Copy the material word for word, starting at the line containing "Of the entries" and continuing through the end. Omit the pictures from your copy.

+++ RECORDS +++

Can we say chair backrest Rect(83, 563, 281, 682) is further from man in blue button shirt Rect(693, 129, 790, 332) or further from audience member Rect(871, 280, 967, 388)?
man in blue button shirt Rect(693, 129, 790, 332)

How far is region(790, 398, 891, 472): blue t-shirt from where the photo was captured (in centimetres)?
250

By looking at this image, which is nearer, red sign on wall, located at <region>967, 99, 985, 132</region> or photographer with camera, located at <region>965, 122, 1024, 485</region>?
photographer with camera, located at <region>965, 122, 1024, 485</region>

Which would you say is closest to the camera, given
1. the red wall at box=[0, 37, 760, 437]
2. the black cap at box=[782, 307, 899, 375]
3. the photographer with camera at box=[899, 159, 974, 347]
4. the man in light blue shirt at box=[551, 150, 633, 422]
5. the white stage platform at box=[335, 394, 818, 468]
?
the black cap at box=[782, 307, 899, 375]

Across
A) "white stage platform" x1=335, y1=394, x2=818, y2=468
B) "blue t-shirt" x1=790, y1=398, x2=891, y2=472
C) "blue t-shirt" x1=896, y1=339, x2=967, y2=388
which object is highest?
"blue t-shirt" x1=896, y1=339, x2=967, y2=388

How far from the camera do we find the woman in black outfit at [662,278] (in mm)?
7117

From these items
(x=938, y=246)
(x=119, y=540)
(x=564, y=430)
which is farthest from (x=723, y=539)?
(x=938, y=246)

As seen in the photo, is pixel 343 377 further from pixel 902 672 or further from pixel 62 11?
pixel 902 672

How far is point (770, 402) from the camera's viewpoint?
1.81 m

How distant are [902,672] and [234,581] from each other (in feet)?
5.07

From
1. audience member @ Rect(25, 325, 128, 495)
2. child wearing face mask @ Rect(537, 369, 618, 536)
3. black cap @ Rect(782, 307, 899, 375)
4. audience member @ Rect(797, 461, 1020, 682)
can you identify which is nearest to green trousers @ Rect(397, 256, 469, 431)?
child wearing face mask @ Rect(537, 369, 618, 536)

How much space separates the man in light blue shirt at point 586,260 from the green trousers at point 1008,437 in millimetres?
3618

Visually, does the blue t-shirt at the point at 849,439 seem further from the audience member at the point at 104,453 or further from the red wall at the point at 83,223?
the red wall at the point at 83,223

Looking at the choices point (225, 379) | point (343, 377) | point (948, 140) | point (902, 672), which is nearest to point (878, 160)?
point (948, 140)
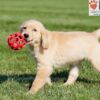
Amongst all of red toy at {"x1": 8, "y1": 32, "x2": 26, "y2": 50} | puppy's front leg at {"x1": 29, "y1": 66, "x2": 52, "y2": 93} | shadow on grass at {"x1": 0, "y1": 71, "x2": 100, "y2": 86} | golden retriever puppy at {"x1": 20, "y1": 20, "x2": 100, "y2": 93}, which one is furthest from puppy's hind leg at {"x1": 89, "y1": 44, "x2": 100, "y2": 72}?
red toy at {"x1": 8, "y1": 32, "x2": 26, "y2": 50}

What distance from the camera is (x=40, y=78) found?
22.8ft

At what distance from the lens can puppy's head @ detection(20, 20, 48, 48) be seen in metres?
6.86

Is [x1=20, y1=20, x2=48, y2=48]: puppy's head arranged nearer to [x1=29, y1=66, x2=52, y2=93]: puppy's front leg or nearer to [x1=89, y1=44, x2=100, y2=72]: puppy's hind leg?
[x1=29, y1=66, x2=52, y2=93]: puppy's front leg

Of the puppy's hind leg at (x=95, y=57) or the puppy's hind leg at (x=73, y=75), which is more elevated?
the puppy's hind leg at (x=95, y=57)

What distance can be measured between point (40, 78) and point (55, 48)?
0.56 m

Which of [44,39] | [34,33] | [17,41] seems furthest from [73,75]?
[17,41]

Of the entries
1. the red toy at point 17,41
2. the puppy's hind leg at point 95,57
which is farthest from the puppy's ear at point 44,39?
the puppy's hind leg at point 95,57

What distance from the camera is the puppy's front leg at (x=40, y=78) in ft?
22.5

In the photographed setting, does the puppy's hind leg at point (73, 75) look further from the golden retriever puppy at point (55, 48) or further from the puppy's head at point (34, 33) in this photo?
the puppy's head at point (34, 33)

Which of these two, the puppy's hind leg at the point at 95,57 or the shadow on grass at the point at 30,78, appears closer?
the puppy's hind leg at the point at 95,57

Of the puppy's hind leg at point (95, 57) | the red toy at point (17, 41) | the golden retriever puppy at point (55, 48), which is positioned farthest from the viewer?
the puppy's hind leg at point (95, 57)

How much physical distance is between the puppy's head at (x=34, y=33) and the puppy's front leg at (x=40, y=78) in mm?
357

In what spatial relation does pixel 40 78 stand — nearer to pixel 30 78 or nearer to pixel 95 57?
pixel 95 57

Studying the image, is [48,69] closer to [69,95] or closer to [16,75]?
[69,95]
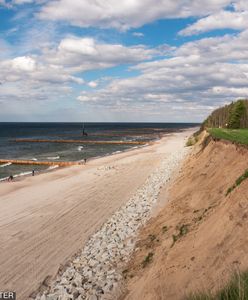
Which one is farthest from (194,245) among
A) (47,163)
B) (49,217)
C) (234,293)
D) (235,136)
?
(47,163)

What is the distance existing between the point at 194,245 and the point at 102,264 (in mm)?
4235

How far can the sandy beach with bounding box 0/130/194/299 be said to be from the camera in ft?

+++

_TASK ANSWER_.
Of the entries
1. the red toy at point 17,41
2. the puppy's hind leg at point 95,57
which is farthest from the puppy's ear at point 44,39?
the puppy's hind leg at point 95,57

What distance from the camera is the puppy's front leg at (x=40, y=78) in ft?
22.5

In the photographed setting, does the puppy's hind leg at point (73, 75) look further from the golden retriever puppy at point (55, 48) or further from the puppy's head at point (34, 33) in this photo?
the puppy's head at point (34, 33)

Which of these two, the puppy's hind leg at the point at 95,57 or the shadow on grass at the point at 30,78, appears closer?
the puppy's hind leg at the point at 95,57

Of the puppy's hind leg at point (95, 57) | the red toy at point (17, 41) | the golden retriever puppy at point (55, 48), which is positioned farthest from the viewer?
the puppy's hind leg at point (95, 57)

How much physical distance is between the puppy's head at (x=34, y=33) and the puppy's front leg at (x=40, y=78) in mm?
357

In what spatial relation does pixel 40 78 stand — nearer to pixel 30 78 or nearer to pixel 95 57?
pixel 95 57

Studying the image, is [48,69] closer to [69,95] or closer to [16,75]?
[69,95]
Which one is farthest from (194,245) among
A) (47,163)
B) (49,217)
C) (234,293)
D) (235,136)
?
(47,163)

What is the distance existing between the point at 194,245 and the point at 102,264 (in mm)?
4235

How far can the sandy beach with bounding box 0/130/194/299 be said to be from the camera in ft?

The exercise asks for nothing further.